> ИСХОДНЫЙ ТЕКСТ:
Такова была клюевщина к 1913 году, когда Есенин появился в Петербурге. С Клюевым он тотчас подружился и подпал под его влияние. Есенин был молод, во многом неискушен и не то чтобы простоват, — а была у него душа нараспашку. То, что бродило в нем смутно, несознанно, в клюевщине было уже гораздо более разработано. Есенин пришел в Петербург, зная одно: плохо мужику и плохо мужицкому Богу. В Петербурге его просветили: ежели плохо, так надобно, чтобы стало лучше. И будет лучше: дай срок — подымется деревенская Русь. И в стихах Есенина зазвучал новый мотив:
О, Русь, взмахни крылами,
Поставь иную крепь.
Довольно гнить и ноять,
И славить взлетом гнусь —
Уж смыла, стерла деготь
Воспрянувшая Русь.
Самого себя он уже видит одним из пророков и песнопевцев этой Руси — в ряду с Алексеем Кольцовым, «смиренным Миколаем» Клюевым и беллетристом Чапыгиным:
Сокройся, сгинь ты, племя
Смердящих снов и дум!
На каменное темя
Несем мы звездный шум.
Грядущее уничтожение «смердящих снов», установление «иной крепи» видится Есенину еще смутно. «Звездный шум», который несут мужицкие пророки, можно тоже понять по-разному. Но Есенин уверен в одном: что
… не избегнуть бури,
Не миновать утрат,
Чтоб прозвенеть в лазури
Кольцом незримых врат.
Освобожденная Русь — град лазурный и невидимый. Это нечто неопределенно светлое. Конкретных черт ее не дает Есенин. Но знает конкретно, что путь к ней лежит через «бурю», в которой развернется мужицкая удаль. Иначе сказать — через революцию. Появление этого сознания — важнейший этап в душевной биографии Есенина.
Семнадцатый год оглушил нас. Мы как будто забыли, что революция не всегда идет снизу, а приходит и с самого верху. Клюевщина это хорошо знала. От связей с нижней она не зарекалась, но — это нужно заметить — в те годы скорее ждала революции сверху. Через год после появления Есенина в Петербурге началась война. И пока она длилась, Городецкий и Клюев явно ориентировались направо.
Книга неистово патриотических стихов Городецкого «Четырнадцатый год» у многих еще в памяти. Там не только Царь, но даже Дворец и даже Площадь печатались с заглавных букв. За эту книгу Городецкий получил высочайший подарок: золотое перо. Он возил и Клюева в Царское Село, туда, где такой же мужичек, Григорий Распутин, норовил пустить красного петуха сверху. От клюевщины несло распутинщиной.
Еще не оперившийся Есенин в те годы был послушным спутником Клюева и Городецкого. Вместе с ними разгуливал он сусальным мужичком, носил щегольские сафьянные сапожки, голубую шелковую рубаху, подпоясанную золотым шнурком; на шнуре висел гребешок для расчесывания молодецких кудрей. В таком виде однажды я встретил Клюева и Есенина в трамвае, в Москве, когда приезжали они читать стихи в «Обществе свободной эстетики». Правда, верное чутье подсказало Есенину, что в перечень крестьянских пророков было бы смешно вставить барина Городецкого, но все-таки от компании он не отставал. От ориентации на Царское Село — тоже.

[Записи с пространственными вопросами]
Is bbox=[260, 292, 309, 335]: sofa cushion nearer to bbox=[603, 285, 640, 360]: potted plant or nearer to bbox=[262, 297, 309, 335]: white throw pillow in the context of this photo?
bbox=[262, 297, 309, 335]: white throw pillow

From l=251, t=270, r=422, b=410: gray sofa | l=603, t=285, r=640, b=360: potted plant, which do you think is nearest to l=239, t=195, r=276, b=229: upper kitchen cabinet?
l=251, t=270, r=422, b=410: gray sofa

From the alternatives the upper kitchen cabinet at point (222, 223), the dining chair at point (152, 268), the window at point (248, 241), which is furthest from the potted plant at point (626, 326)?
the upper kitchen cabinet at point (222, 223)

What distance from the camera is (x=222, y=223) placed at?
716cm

> ЗАДАНИЕ:
Ответьте по тексту о Есенине на три вопроса:
(a) В каком году Есенин появился в Петербурге?
(b) Какой подарок получил Городецкий за книгу «Четырнадцатый год»?
(c) Где однажды произошла встреча с Клюевым и Есениным, о которой говорится в тексте?

> ОТВЕТ НА ЗАДАНИЕ:
(a) В 1913 году.
(b) Золотое перо.
(c) В трамвае, в Москве.